— DATA IN THIS EXERCISE —
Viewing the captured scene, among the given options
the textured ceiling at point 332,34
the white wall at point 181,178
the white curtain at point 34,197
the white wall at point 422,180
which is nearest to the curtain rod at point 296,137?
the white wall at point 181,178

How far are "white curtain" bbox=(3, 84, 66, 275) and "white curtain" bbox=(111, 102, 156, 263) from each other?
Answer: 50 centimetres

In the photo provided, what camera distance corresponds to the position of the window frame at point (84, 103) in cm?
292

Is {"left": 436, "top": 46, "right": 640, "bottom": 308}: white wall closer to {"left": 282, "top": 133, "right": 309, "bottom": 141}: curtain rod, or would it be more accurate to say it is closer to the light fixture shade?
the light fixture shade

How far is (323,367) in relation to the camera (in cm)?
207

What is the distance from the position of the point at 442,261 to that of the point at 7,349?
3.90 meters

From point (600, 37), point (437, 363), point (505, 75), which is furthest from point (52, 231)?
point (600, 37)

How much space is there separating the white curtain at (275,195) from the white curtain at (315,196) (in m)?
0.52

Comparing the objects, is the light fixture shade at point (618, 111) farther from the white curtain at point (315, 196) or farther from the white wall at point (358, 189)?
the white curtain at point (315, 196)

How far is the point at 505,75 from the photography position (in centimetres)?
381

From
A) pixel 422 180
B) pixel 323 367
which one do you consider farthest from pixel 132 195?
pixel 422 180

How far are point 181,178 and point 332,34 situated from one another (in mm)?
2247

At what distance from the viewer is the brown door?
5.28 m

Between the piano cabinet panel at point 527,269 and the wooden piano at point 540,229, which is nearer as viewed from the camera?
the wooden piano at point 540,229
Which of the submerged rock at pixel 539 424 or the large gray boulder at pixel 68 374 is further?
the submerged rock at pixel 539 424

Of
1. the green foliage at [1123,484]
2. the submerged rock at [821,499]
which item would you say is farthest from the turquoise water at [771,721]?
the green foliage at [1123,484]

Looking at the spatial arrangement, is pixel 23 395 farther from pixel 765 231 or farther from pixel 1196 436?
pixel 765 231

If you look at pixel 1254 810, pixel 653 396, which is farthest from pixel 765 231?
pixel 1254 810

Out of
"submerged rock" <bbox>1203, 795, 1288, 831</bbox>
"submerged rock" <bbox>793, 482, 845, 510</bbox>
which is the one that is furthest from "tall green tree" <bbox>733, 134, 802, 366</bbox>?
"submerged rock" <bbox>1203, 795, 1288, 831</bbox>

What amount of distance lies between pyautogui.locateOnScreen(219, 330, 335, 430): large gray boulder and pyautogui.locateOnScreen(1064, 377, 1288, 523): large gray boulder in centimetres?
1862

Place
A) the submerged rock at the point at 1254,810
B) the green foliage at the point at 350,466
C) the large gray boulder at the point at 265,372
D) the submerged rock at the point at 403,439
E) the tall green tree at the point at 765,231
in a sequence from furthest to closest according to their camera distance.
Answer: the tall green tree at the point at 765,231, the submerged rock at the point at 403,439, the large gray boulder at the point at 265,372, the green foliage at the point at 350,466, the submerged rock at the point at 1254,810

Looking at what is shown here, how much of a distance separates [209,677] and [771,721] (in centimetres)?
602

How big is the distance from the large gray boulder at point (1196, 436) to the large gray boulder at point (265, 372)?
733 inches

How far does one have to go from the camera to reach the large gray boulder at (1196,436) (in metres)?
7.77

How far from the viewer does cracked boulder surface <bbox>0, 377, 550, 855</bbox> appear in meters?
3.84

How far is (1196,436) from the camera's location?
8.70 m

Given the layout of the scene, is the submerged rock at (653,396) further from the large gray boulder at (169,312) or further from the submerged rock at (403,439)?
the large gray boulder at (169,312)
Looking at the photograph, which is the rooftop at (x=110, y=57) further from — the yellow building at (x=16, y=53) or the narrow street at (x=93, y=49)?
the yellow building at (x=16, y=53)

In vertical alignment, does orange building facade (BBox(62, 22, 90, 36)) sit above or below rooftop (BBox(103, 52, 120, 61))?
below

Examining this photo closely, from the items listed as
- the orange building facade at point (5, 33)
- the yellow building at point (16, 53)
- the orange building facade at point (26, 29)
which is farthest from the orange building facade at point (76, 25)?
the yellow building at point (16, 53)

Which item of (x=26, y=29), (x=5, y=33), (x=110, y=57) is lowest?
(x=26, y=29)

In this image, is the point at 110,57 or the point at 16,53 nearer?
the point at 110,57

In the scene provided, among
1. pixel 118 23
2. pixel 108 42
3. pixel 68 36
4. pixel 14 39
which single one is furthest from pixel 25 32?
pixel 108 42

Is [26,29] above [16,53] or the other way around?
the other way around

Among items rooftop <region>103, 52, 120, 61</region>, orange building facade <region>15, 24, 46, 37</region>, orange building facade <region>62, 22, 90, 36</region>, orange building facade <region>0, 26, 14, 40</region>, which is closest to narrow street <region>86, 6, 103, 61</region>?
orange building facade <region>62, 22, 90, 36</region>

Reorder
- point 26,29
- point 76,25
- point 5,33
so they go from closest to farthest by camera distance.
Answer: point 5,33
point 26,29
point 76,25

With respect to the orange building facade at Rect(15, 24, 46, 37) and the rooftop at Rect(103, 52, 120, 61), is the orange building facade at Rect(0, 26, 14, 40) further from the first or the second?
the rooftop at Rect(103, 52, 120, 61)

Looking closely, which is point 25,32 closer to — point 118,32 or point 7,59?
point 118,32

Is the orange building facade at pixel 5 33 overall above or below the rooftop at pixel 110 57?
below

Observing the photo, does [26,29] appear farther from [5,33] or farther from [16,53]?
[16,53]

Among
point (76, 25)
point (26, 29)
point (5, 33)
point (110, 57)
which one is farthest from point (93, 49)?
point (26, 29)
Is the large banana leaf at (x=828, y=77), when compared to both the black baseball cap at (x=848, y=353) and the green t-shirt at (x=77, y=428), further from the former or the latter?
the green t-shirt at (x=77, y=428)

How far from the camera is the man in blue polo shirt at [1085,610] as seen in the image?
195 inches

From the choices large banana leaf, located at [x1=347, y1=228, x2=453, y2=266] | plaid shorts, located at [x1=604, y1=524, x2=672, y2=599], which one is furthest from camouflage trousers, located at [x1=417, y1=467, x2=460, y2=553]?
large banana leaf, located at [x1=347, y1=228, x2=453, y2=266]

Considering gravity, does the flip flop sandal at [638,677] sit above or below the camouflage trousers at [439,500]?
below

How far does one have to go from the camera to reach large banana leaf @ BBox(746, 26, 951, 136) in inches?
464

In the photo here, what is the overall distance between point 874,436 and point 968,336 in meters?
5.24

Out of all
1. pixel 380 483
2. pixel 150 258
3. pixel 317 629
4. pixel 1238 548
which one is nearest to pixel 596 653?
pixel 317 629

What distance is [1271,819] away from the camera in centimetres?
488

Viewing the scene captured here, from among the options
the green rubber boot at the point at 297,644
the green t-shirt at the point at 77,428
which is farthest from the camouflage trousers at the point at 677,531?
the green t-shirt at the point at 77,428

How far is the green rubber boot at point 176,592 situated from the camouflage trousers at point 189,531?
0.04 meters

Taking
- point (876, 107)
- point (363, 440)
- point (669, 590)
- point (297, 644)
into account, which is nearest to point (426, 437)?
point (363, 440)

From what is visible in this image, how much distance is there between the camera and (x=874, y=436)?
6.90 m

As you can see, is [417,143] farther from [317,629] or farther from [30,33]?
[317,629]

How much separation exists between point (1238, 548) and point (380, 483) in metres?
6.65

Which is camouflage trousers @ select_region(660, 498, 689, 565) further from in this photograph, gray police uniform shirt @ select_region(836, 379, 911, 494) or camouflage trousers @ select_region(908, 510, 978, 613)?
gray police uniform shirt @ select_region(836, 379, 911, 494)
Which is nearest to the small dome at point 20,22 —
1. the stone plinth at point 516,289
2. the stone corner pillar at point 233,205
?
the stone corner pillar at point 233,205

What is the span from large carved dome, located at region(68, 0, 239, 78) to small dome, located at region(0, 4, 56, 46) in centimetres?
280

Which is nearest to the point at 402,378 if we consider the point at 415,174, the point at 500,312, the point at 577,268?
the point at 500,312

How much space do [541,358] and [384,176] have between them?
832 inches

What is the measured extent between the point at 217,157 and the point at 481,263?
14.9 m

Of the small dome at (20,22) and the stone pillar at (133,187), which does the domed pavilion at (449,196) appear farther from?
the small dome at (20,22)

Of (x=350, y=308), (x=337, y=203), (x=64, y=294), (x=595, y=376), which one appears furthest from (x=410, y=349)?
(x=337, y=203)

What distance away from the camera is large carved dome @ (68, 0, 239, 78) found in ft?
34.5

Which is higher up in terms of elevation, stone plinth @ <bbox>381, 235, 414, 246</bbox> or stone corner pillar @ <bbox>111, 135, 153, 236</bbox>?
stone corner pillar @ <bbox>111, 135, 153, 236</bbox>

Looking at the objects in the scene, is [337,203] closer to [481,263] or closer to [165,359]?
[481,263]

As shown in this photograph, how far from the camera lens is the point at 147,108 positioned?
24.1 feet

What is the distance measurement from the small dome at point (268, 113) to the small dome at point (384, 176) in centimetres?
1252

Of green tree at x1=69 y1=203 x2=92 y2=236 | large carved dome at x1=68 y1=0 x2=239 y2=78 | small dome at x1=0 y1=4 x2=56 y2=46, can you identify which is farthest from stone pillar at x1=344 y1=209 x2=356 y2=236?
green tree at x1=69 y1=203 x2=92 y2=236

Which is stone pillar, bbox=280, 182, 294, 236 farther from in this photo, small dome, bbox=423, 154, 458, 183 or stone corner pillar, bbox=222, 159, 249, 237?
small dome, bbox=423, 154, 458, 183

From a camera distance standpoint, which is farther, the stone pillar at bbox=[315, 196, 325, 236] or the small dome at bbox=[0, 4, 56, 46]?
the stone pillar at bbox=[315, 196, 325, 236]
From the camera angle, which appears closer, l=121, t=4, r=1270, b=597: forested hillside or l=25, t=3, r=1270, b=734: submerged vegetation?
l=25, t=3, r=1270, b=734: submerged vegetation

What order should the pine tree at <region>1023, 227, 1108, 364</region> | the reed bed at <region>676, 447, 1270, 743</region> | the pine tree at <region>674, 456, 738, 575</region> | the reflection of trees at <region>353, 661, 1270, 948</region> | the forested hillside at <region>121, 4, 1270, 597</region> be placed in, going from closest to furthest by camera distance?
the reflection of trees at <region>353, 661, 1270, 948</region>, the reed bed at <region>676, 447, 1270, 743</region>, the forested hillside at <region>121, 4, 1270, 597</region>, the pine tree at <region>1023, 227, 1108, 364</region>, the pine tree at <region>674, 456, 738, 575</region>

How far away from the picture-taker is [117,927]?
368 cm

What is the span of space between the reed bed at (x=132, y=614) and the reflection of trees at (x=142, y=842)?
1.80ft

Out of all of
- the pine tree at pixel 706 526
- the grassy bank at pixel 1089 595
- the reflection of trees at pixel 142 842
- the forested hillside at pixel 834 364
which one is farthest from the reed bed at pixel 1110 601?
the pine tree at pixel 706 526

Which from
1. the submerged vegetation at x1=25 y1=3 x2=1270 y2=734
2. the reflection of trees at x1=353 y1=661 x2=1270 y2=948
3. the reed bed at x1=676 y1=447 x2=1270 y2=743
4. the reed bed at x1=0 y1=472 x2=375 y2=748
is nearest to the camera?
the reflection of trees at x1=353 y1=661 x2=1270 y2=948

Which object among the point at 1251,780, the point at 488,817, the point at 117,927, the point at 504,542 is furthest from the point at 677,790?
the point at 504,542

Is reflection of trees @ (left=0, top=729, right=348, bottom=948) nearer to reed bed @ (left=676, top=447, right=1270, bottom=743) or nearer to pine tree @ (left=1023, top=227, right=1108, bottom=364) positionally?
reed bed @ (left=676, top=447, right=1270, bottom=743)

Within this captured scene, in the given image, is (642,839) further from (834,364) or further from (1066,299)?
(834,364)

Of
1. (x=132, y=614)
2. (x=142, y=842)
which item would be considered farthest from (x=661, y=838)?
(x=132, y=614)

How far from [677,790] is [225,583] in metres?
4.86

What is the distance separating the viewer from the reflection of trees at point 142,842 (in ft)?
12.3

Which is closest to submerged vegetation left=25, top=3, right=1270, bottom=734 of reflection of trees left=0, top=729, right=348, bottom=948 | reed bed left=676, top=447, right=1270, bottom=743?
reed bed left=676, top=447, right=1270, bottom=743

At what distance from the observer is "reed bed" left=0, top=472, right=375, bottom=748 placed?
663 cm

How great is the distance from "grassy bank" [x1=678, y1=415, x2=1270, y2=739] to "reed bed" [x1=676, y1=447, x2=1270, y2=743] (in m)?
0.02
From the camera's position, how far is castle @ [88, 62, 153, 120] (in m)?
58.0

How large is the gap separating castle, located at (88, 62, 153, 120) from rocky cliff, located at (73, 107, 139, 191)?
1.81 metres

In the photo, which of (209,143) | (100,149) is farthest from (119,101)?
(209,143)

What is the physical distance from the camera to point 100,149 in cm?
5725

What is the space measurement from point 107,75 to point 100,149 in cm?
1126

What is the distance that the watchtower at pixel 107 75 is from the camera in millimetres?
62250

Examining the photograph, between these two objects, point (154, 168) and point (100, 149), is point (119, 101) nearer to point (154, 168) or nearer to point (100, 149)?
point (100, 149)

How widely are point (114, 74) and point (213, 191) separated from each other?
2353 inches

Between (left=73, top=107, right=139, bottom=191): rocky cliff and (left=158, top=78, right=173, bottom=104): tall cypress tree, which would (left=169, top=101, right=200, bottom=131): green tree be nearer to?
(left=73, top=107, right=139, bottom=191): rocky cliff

— EXERCISE DIRECTIONS —
List every line in the items above that contains the string "away", copied in full.

— SOLUTION TO THE EXERCISE —
What distance is [1271,819] away from the camera in centimetres?
What distance away from the camera is large carved dome @ (68, 0, 239, 78) found in ft?
How far away from the picture-taker is [117,927]?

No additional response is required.